* **WHAT YOU NEED TO DO**
All records below are to be repeated exactly, with the pictures left out.

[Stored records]
++++++++++++++++++++
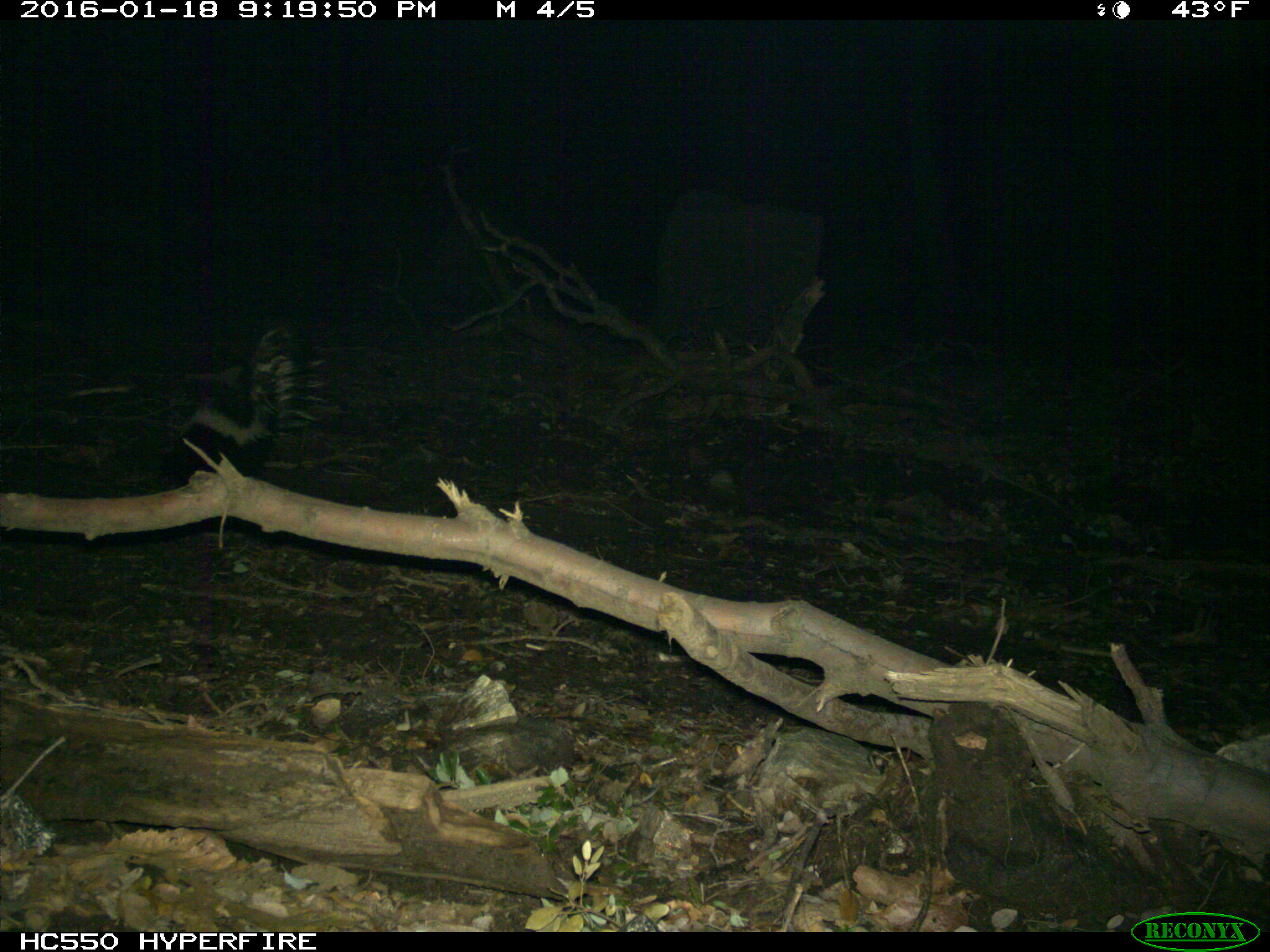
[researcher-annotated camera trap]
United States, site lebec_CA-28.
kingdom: Animalia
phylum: Chordata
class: Mammalia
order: Carnivora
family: Mephitidae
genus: Mephitis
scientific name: Mephitis mephitis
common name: striped skunk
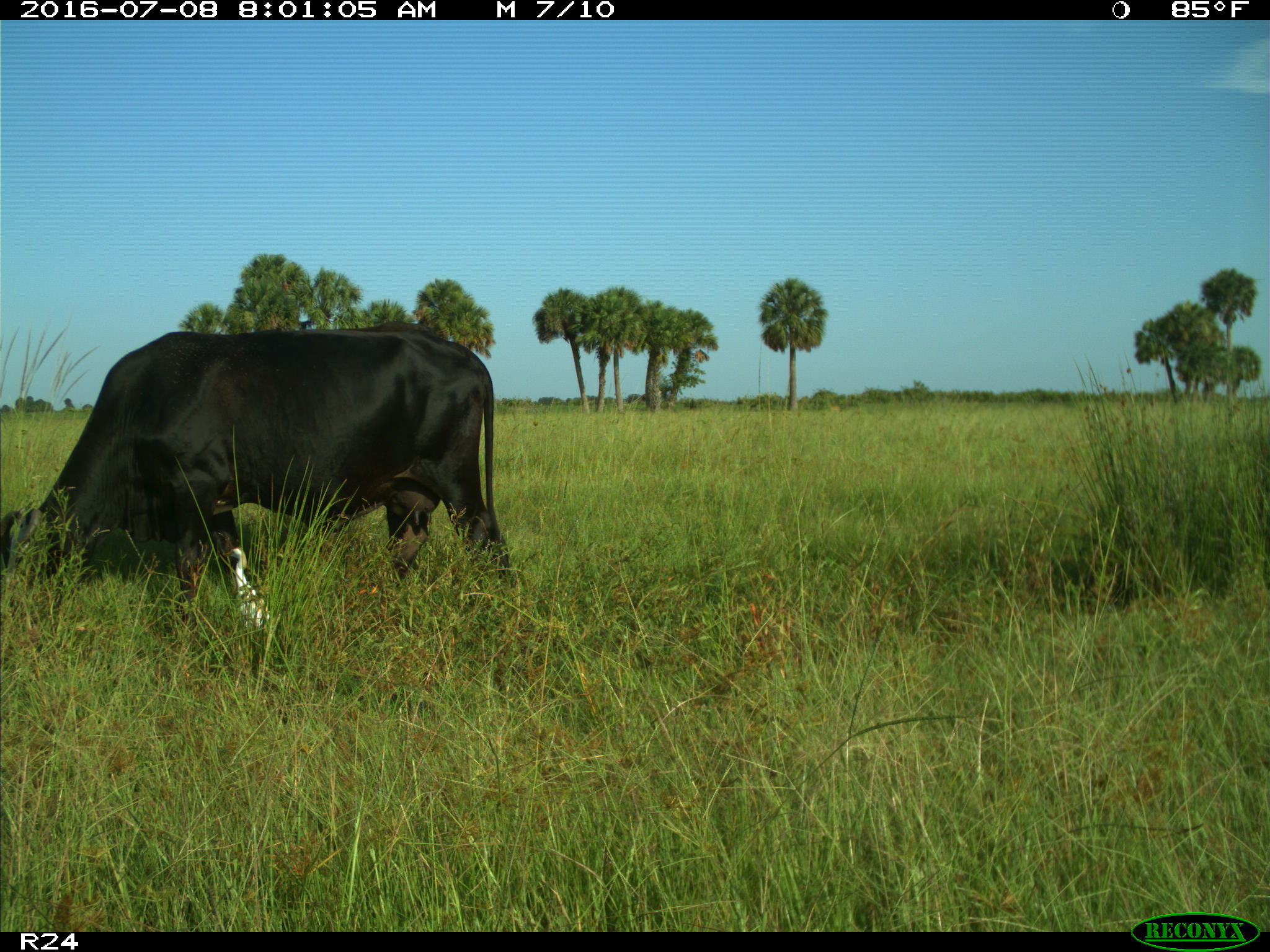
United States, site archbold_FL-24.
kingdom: Animalia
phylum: Chordata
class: Mammalia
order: Artiodactyla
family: Bovidae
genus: Bos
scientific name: Bos taurus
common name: domestic cow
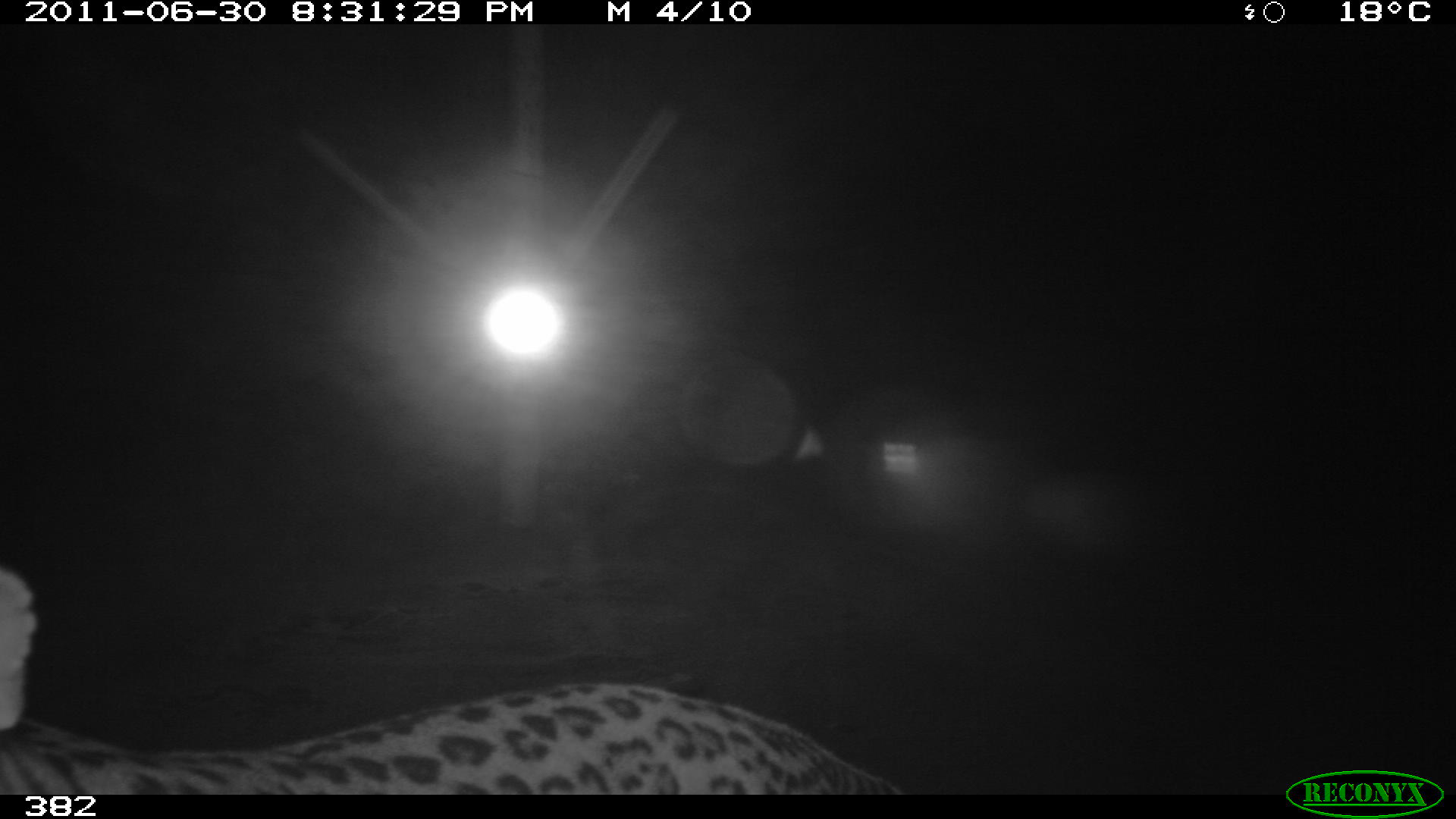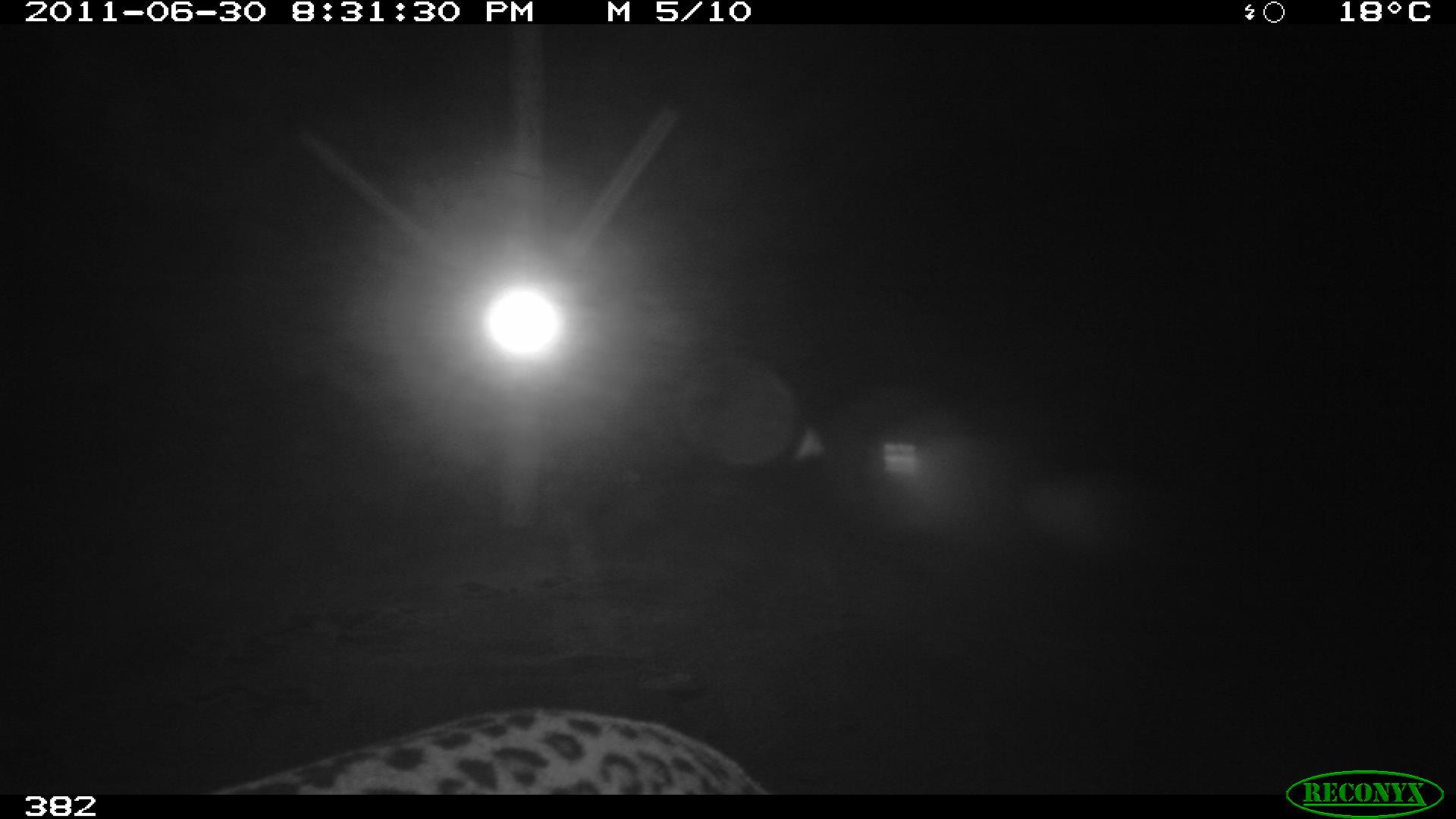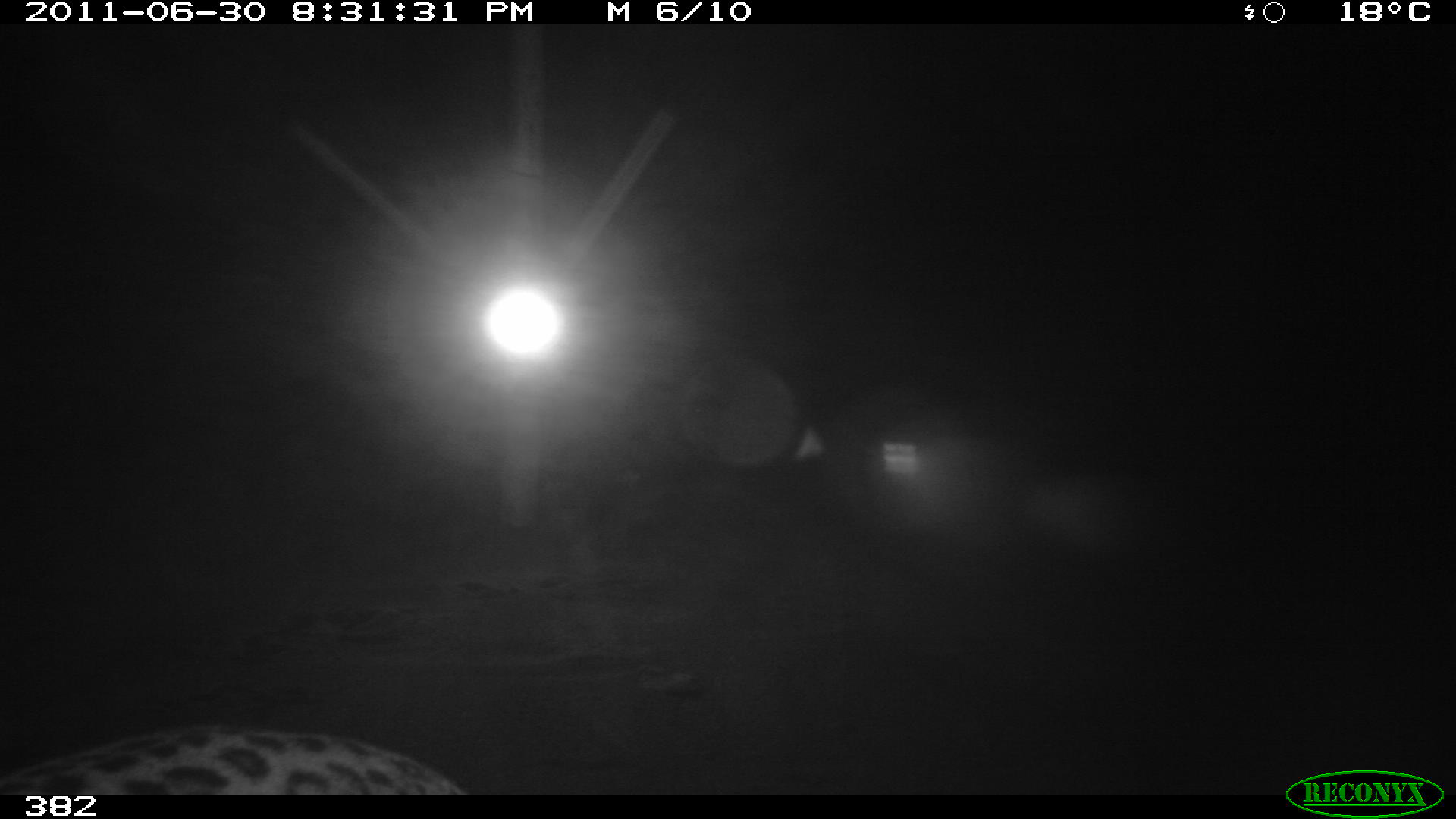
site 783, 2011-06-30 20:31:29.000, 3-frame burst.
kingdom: Animalia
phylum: Chordata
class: Mammalia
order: Carnivora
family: Felidae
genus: Leopardus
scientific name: Leopardus pardalis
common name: ocelot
++++++++++++++++++++
* **COMPLETED TASK**
[researcher-annotated camera trap]
United States, site lebec_CA-28.
kingdom: Animalia
phylum: Chordata
class: Mammalia
order: Carnivora
family: Mephitidae
genus: Mephitis
scientific name: Mephitis mephitis
common name: striped skunk
United States, site archbold_FL-24.
kingdom: Animalia
phylum: Chordata
class: Mammalia
order: Artiodactyla
family: Bovidae
genus: Bos
scientific name: Bos taurus
common name: domestic cow
site 783, 2011-06-30 20:31:29.000, 3-frame burst.
kingdom: Animalia
phylum: Chordata
class: Mammalia
order: Carnivora
family: Felidae
genus: Leopardus
scientific name: Leopardus pardalis
common name: ocelot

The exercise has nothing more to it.